External markets did not offer much support. Oil slipped 1.5% to $68.24 a barrel for New York light crude for October, with profit-taking blamed for much of the decline.
That is bad news for crops used in making competitors to oil, such as corn-based ethanol.
The dollar did not help any commodities denominated in it by recovering ground against major currencies.
But the main reason for the decline was viewed as the huge US corn and soybean yields outlined in Friday's global crops supply and demand report from Washington, coupled with little prospect of a weather hiccup to make them look unrealistic.
For the US eastern and western regions, Meteorlogix forecast "generally favourable conditions for filling corn. Warmer temperatures continue to improve crop development".
For soybeans, the forecast was for "generally favourable conditions for pod setting and filling soybeans through the Midwest although more rainfall would benefit in some areas.
"Warmer weather benefits crop development. "
No sign, at any rate, of the frost threat that crop bulls are looking for. Indeed, the talk among traders is more of how much further the USDA will need to raise its yield figures.
In Chicago, soybeans for November turned back below $9 a bushel, standing 5.5 cents lower at $8.97 ½ a bushel at 06:30 GMT. Earlier, the lot hit $8.93 a bushel, the lowest for a nearest-but-one contract since March.

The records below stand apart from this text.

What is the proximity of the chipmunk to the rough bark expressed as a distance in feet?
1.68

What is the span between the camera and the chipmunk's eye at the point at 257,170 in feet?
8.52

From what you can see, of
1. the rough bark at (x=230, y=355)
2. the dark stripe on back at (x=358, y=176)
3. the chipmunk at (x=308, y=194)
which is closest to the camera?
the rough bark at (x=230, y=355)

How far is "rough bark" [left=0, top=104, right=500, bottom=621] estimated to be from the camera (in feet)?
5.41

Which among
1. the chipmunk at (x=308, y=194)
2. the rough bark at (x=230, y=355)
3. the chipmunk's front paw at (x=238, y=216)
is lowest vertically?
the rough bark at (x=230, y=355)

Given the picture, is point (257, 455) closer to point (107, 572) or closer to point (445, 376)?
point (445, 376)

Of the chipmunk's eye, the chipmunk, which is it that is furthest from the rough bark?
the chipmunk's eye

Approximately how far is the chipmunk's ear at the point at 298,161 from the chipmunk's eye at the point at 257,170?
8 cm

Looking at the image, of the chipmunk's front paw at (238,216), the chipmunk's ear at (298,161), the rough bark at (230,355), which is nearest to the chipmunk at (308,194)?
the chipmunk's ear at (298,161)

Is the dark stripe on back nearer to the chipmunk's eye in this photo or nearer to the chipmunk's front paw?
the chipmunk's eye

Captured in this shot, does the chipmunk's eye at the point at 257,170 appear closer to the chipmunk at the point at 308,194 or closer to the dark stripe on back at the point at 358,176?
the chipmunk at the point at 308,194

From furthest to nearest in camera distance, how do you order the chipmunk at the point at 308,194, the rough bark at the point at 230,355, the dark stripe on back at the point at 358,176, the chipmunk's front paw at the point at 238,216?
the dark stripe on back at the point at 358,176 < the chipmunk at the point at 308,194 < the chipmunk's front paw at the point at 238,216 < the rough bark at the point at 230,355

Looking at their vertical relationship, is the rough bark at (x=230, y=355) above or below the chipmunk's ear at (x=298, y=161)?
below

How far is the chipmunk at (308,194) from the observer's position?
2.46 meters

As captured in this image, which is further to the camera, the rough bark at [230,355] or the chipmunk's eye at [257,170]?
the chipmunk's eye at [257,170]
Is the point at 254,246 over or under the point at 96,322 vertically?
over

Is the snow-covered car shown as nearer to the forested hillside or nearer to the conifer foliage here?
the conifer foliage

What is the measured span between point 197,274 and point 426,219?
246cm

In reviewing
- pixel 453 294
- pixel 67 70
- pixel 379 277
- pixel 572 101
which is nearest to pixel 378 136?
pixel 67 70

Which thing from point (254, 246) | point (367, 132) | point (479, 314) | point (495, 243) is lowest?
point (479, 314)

Trading in the near-term September contract has effectively closed down, ahead of it disappearing from the boards later on Monday.
Corn for December was 3.25 cents lower at $3.16 ½ a bushel, staying a signified distance above a 2009 low set last week.
Wheat maintained a less comfortable 2% cushion over two-year lows, standing 6 cents lower at $4.61 ¼ a bushel for December delivery.
In Kuala Lumpur, palm oil dropped 2.6% to 2,090 ringgit at one point, a level not seen since late July, depressed by the prospect of a huge quantity of US soybeans, and therefore soyoil, a rival to palm in many uses.
The benchmark November contract recovered some ground to close the morning session on the Bursa Malaysia Derivative Exchange down 42 ringgit at 2,103 ringgit a tonne.
Traders were putting hopes of a recovery on Malaysian export data for the first 15 days of September due on Tuesday.